Huey Long in 1935. Photo via the Harris & Ewing Collection at the Library of Congress.

One of the most important books of the Trump era was, and is, “How Democracies Die,” by Steven Levitsky and Daniel Ziblatt. In it, the Harvard political scientists trace how healthy democratic societies are able to fight the contagion of authoritarianism — and what happens when they lose the ability, or the will, to hold the antidemocratic forces at bay.

Among other things, they describe how the Democratic Party machinery prevented the populist demagogue Huey Long’s rise to what might have culminated in the presidency back in the 1930s, in contrast to the Republican Party’s unwillingness to contain Donald Trump in 2016. They also tell us that Italy staved off a right-wing revival at one point when the mainstream conservative party aligned itself with the liberal party in order to freeze out right-wing extremists.

Now Levitsky and Ziblatt are back with a new book, “Tyranny of the Minority: Why American Democracy Reached the Breaking Point.” The Atlantic has a lengthy excerpt, and you should read it if you can.
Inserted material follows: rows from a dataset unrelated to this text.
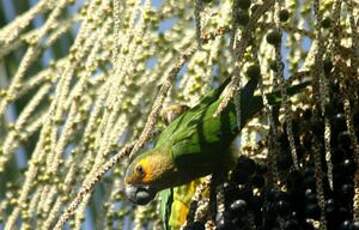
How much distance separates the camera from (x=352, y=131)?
2260 mm

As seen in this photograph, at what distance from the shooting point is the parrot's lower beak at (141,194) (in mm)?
2514

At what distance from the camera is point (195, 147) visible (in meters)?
2.46

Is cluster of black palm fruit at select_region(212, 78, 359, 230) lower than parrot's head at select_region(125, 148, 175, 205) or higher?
lower

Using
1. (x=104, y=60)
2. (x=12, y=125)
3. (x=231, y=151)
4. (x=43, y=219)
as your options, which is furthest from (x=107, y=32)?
(x=231, y=151)

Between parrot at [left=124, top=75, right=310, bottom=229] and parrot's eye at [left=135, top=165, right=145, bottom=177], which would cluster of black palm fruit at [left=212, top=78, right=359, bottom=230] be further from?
parrot's eye at [left=135, top=165, right=145, bottom=177]

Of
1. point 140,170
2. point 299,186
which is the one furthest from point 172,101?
point 299,186

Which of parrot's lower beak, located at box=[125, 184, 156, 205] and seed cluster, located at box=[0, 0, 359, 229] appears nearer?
seed cluster, located at box=[0, 0, 359, 229]

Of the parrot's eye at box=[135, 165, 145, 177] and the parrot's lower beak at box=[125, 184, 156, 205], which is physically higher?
the parrot's eye at box=[135, 165, 145, 177]

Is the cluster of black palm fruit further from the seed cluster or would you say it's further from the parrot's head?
the parrot's head

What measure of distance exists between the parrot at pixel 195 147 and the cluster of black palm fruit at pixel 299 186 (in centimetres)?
6

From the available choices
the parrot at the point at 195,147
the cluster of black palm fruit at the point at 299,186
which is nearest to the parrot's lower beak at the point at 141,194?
the parrot at the point at 195,147

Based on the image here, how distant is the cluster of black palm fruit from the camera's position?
224cm

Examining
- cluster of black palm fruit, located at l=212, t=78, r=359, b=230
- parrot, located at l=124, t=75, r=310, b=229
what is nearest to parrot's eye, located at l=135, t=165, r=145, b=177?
parrot, located at l=124, t=75, r=310, b=229

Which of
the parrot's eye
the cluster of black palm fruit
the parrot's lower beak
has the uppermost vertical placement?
the parrot's eye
In the excerpt, the authors argue that our Constitution is broken, mainly because it is so difficult to amend. They point out that Norway, their lead example, adopted a constitution as undemocratic as ours in 1814 but amended it 316 times over the next 200 years in order to extend the franchise, eliminate provisions that had empowered a minority of voters over the majority, and the like.

The American requirements for amending the Constitution, by contrast, add up to a nearly insurmountable hurdle. In addition to a two-thirds vote by each branch of Congress, which is not unreasonable, the rules also mandate that three-quarters of the state legislatures approve amendments. As a result, we are stuck with undemocratic provisions such as the Electoral College, under which the president can be elected despite losing the popular vote, and the Senate, which super-empowers small states since every state gets two votes. Indeed, the 14th Amendment, which in some important respects reinvented the United States, never could have been passed at any time other than in the post-Civil War environment, when the North controlled the South.

“With the Republican Party’s transformation into an extremist and antidemocratic force under Donald Trump,” Levitsky and Ziblatt write, “the Constitution now protects and empowers an authoritarian minority.” They add:

In 2016, the Democrats won the national popular vote for the presidency and the Senate, but the Republicans nonetheless won control of both institutions. A president who lost the popular vote and senators who represented a minority of Americans then proceeded to fill three Supreme Court seats, giving the Court a manufactured 6-3 conservative majority. This is minority rule.

Currently the antidemocratic impulse is playing out in Wisconsin in a big way. Earlier this year, voters in Wisconsin elected Janet Protasiewicz, a liberal Democrat, to the state supreme court, thus paving the way for the protection of reproductive rights and at least a partial reversal of the gerrymandering that has given the Republicans wildly disproportionate power in the legislature.

So what are Republican legislators going to do? They’re going to impeach her — except that they’re not actually going to remove her from office, since that would give Democratic Gov. Tony Evers the opportunity to replace her. Instead, they plan to leave her in limbo, still a member of the court but suspended from taking part in the court’s business. As New York Times columnist Jamelle Bouie puts it:

It’s that breathtaking contempt for the people of Wisconsin — who have voted, since 2018, for a more liberal State Legislature and a more liberal State Supreme Court and a more liberal governor, with the full powers of his office available to him — that makes the Wisconsin Republican Party the most openly authoritarian in the country.

We are heading off a cliff, moving closer and closer to authoritarianism in direct contradiction of the will of the majority. And as Levitsky and Ziblatt point out, there’s not all that much we can do about it since we can’t fix the Constitution without the cooperation of those who are benefiting from keeping things the way they are. God help us all.